What it is: A chain drill that connects a standing takedown directly into a guard pass or dominant ground position — training wrestling and jiu-jitsu as a single continuous sequence rather than two separate skills.
How to drill it: Start standing. Initiate a single-leg or double-leg takedown to bring your partner to the mat. The moment you hit the ground, your partner begins working to establish a guard. Your job is to begin your guard pass — M1, knee slice, leg weave — without any pause between the takedown finish and the pass initiation. The transition must be seamless. Progress from cooperative resistance to active resistance as the movement becomes more automatic. This drill works equally well starting from a standing clinch or a snap-down to turtle.
Why it’s essential: This closes the gap between wrestling and jiu-jitsu, leaving many grapplers vulnerable after their takedowns. A clean double-leg that dumps your opponent but gives them three seconds to establish full guard hasn’t achieved much. A takedown that flows directly into a pass attempt keeps the pressure continuous and forces your opponent to react rather than organize.
Building a Drilling Routine
These seven 10th Planet no-gi drills cover four distinct phases of grappling: guard offense (Drills 1, 2, 5), positional transitions and back takes (Drills 3, 7), guard passing (Drill 4), and defensive survival (Drill 6). You do not need to drill all seven in a single session. Instead, rotate through phases across your training week.

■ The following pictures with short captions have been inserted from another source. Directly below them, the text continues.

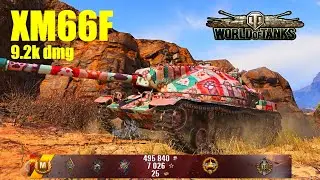 American Premium (Tank Destroyer) XM66F, 9.2K Damage, 7 Kills, El Halluf,  World of Tanks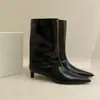 Botas de Pantalón de Charol, Botas de Tacón Alto con Punta Fina, Botas de Talla Grande, Botas Hasta la Rodilla, Botas de Caballero Sexy de Otoño e Invierno para Mujer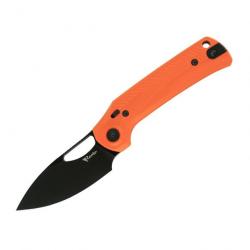 Couteau Pliant Reate PL-XE Orange Lame Drop Point Acier Nitro-V Manche G-10 Pivot Lock PL-XE REA174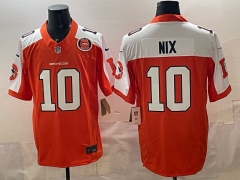 (Logo 4) Denver Broncos 3 Generations Orange #10 NFL Jersey-0840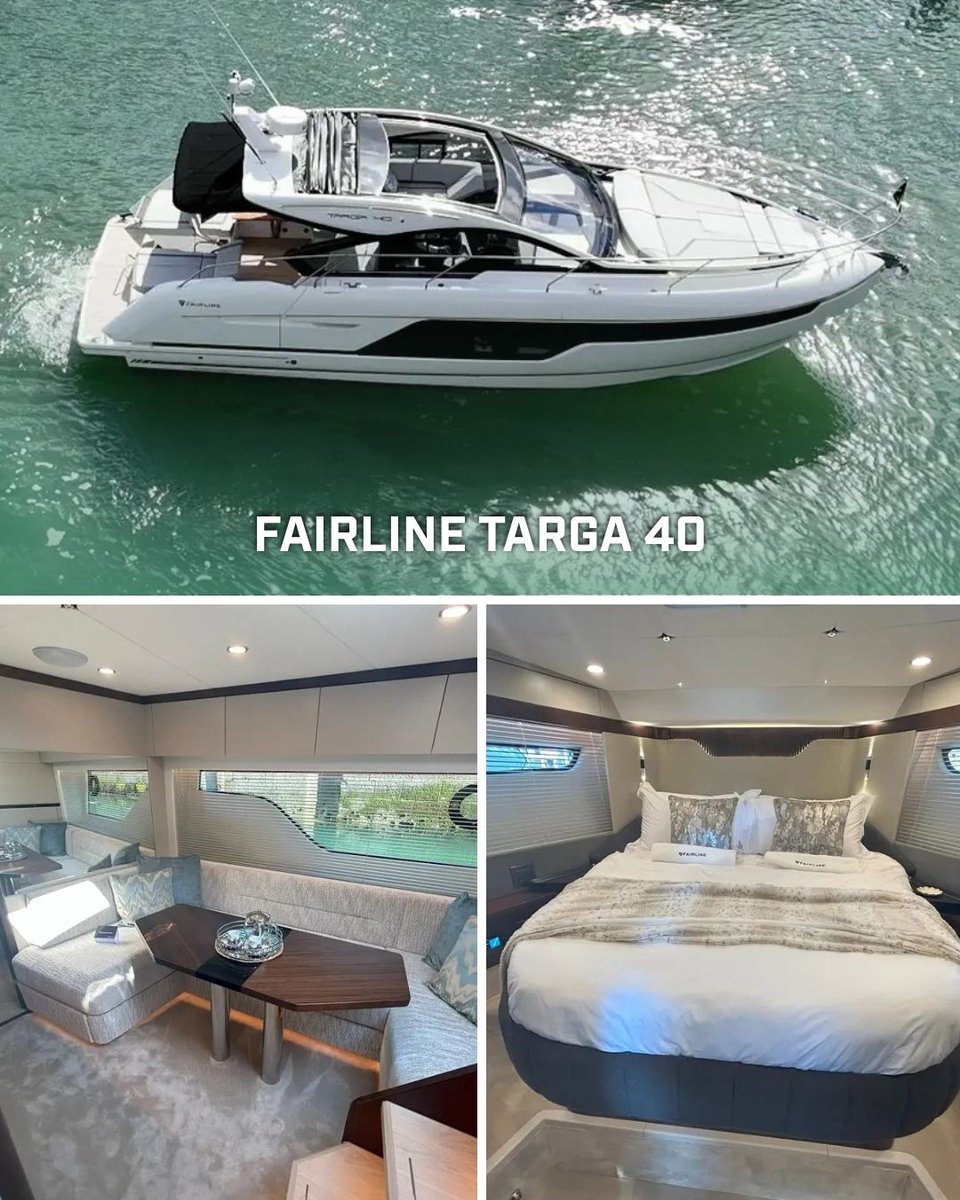 ApprovedBoats's tweet photo. Get more Fairline for your budget
Our Summer Sizzler Sale includes three 2025 ex-demonstrator models: the Targa 40, Targa 45 Open &amp; Squadron 58. High specifications, premium options &amp; substantial savings.
Explore them here: https://t.co/VSYCCTQLa9 
#ApprovedBoats #FairlineYachts https://t.co/kEV6DeuFwm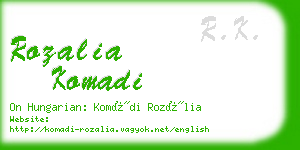 rozalia komadi business card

A simple structure: dedicate 15 minutes before each rolling session to two or three drills from different phases. Spend 2 to 3 minutes per drill, per side. If you train three times per week, you will hit each drill multiple times over a two-week cycle without any single session feeling overcrowded. For a full breakdown of how this connects to your overall 10th Planet belt progression, see the belt system guide, and to find a school that teaches these systems with qualified instruction, see the ranked list of top 10th Planet gyms in North America.
Frequently Asked Questions
How often should I practice these drills?

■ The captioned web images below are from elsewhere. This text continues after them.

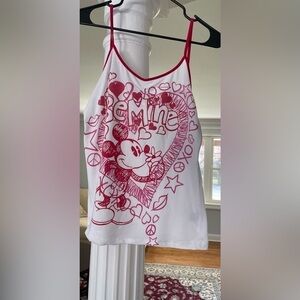 Disney women’s Micky Hearts camisole tank top with adjustable strap size large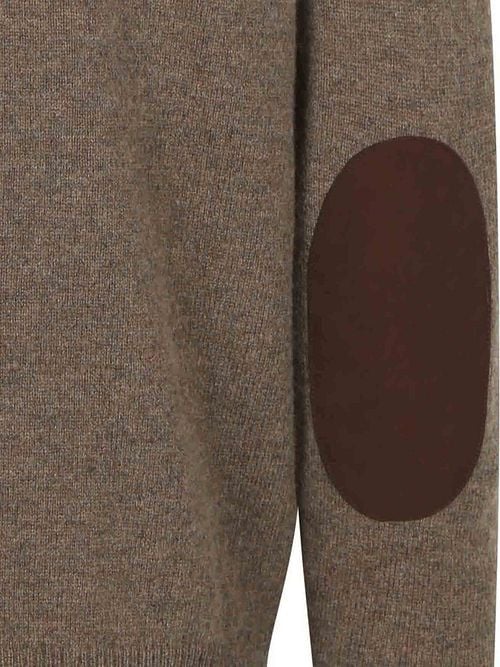 Barbour Mocker Sweater Wool Taupe Product / Detail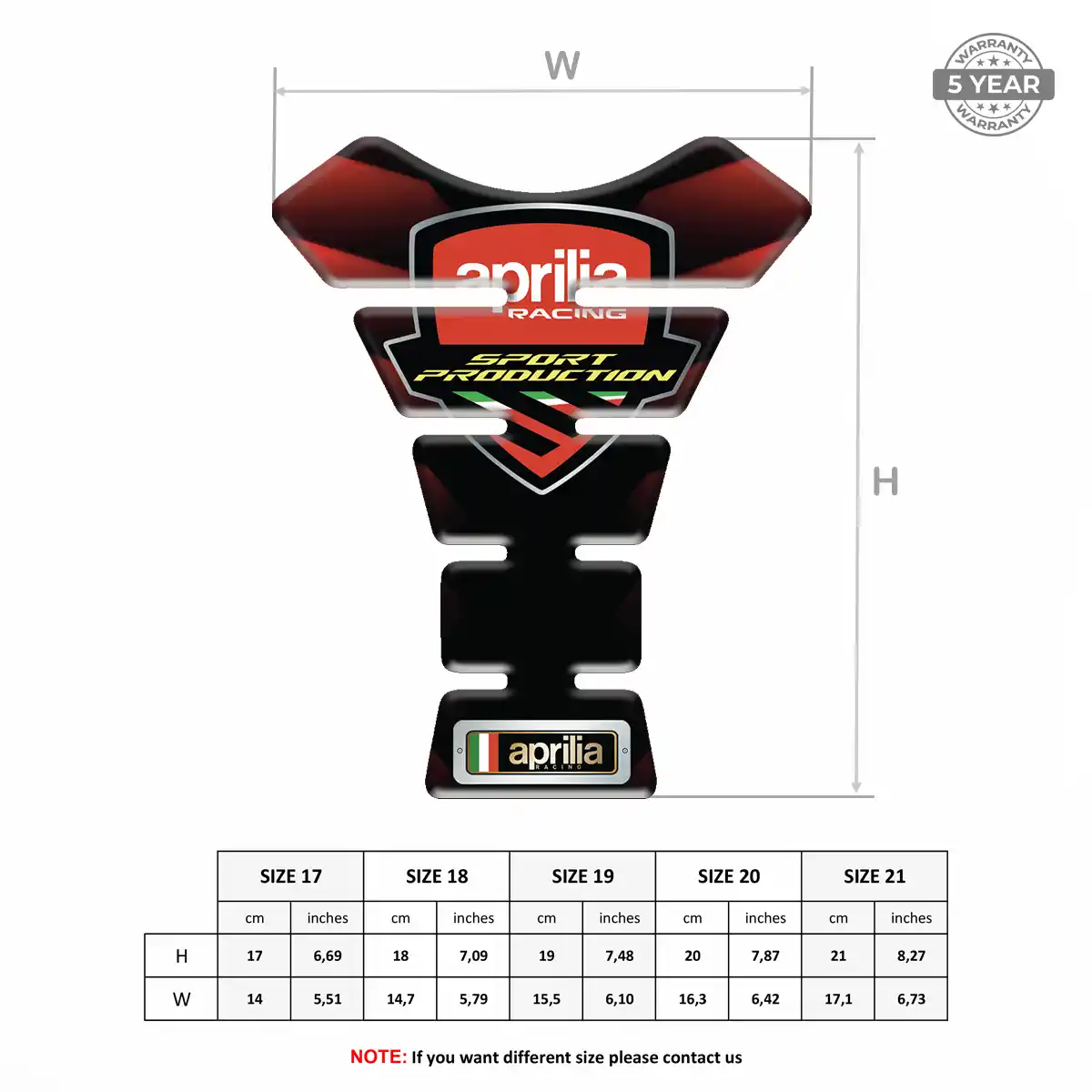 Aprilia Tank Pad Guard Superior Craft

Aim for 15 to 20 minutes of focused drilling before or after every rolling session. Consistency matters more than volume — drilling three times a week consistently will produce better results than one long drilling day per week with nothing in between.

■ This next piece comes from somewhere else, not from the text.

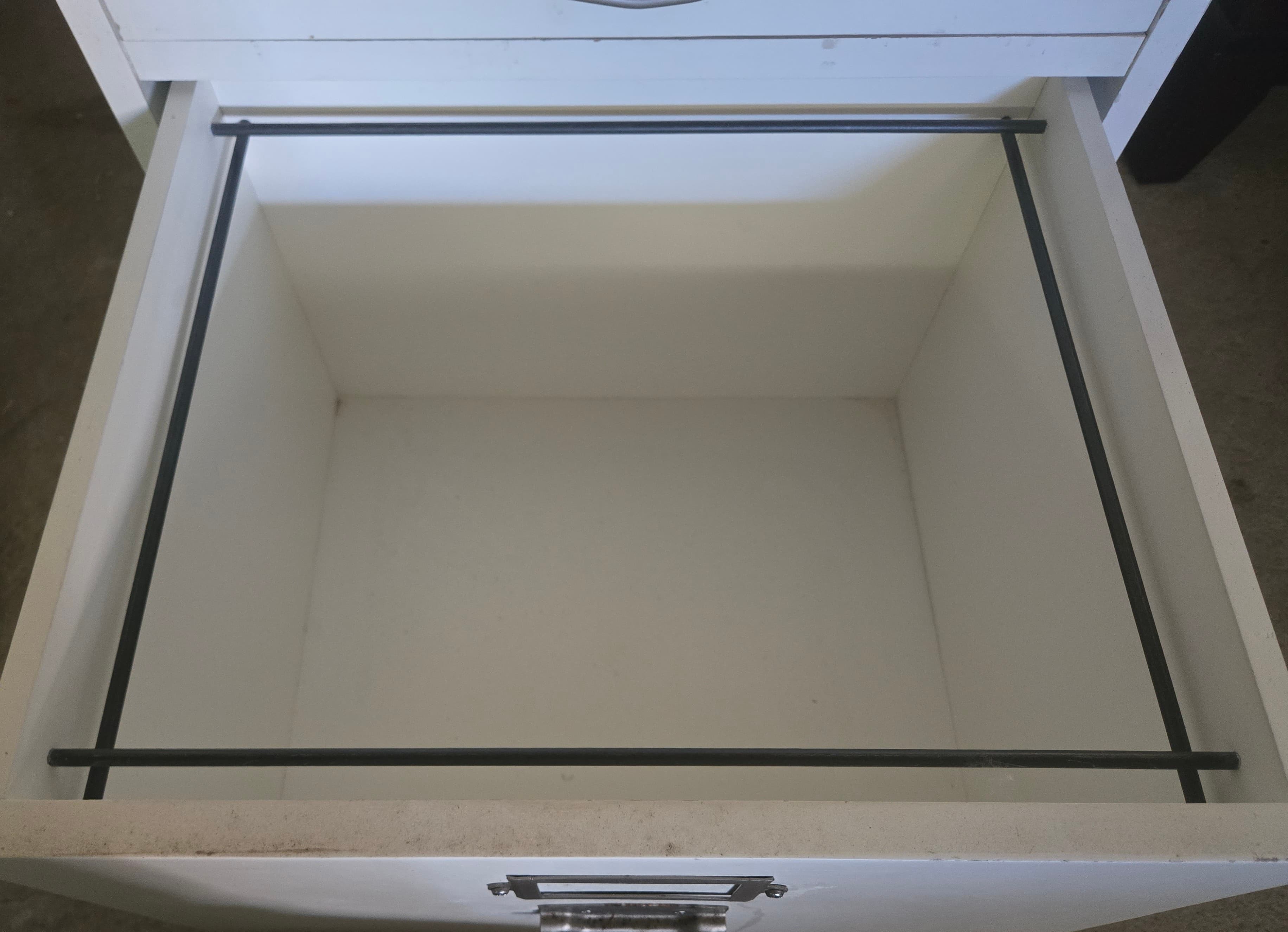 Pottery Barn Bedford File Cabinets - Antique White Wood Pair - Thumbnail 8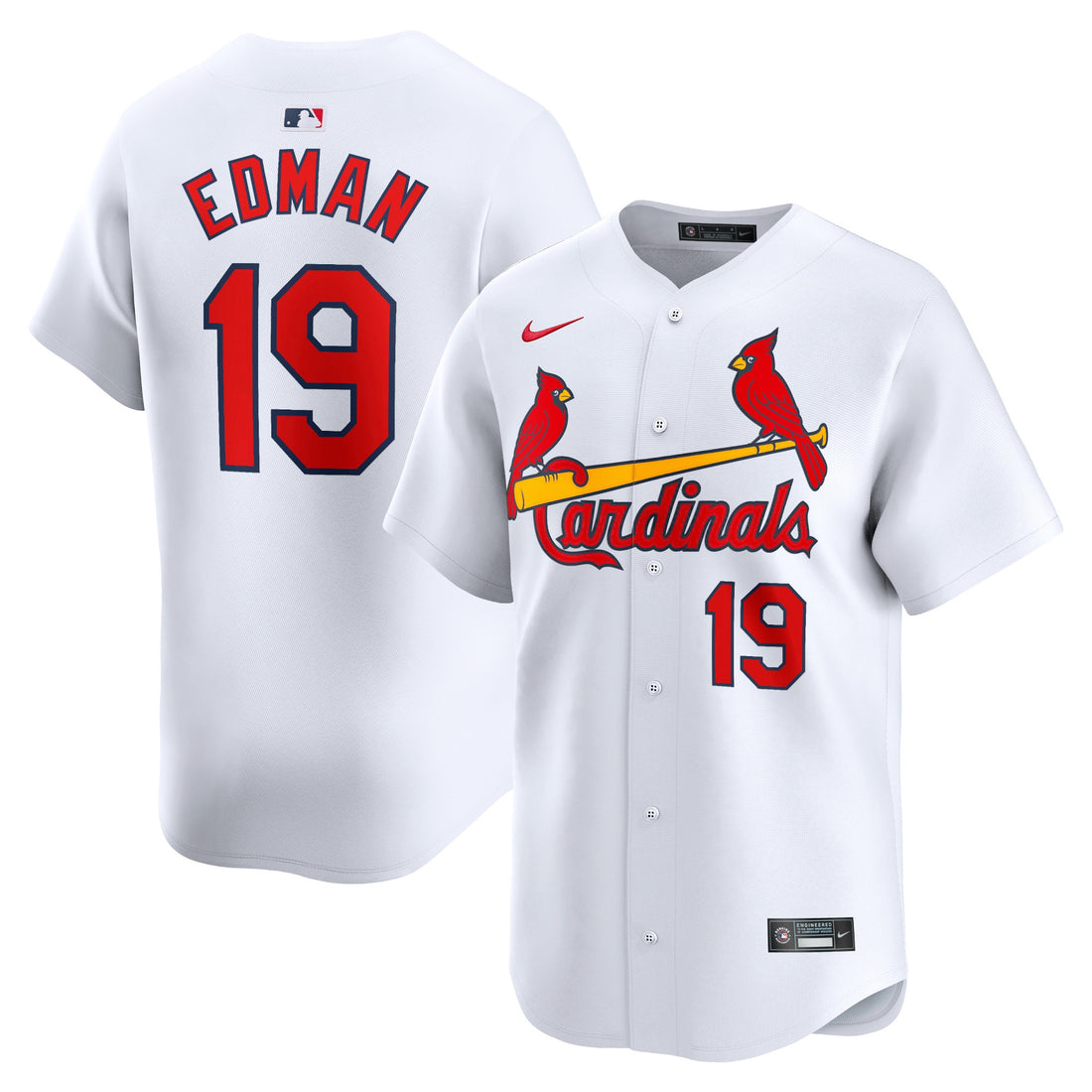 Tommy Edman St. Louis Cardinals white Limited jersey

Can I practice these drills alone?
Guard retention hip escapes and shrimping patterns can be drilled solo. Most of the other drills — particularly the Rubber Guard Flow, Lockdown sequence, and Truck entry — require a partner to provide realistic posture pressure and base. The movement without resistance builds some muscle memory, but you need a partner to develop timing and feel under real conditions.
What’s the most important drill for a beginner?
Defensive guard retention (Drill 6) is the highest priority for newer students. Building the ability to recover your guard under pressure is the foundation of the entire offensive system. If you can’t retain your guard, you won’t be in a position to use the Rubber Guard, Lockdown, or anything else.
How can I practice grappling movements alone?
Solo drilling options include bridging, hip escapes, shoulder rolls, technical stand-ups, and balance-based leg exercises that improve hip and leg agility. These are useful warm-up movements and flexibility builders, but they don’t replace partner drilling for the 10th Planet system specifically.
Why does the 10th Planet system focus so heavily on the guard?
The 10th Planet system was built specifically for no-gi and MMA environments, where traditional guard grips — collar ties, sleeve control — don’t exist. Eddie Bravo’s solution was to develop a guard system based on body mechanics and structural control rather than cloth grips. That required reinventing the guard as an offensive position rather than a defensive one, which is why guard work is so central to the system’s philosophy.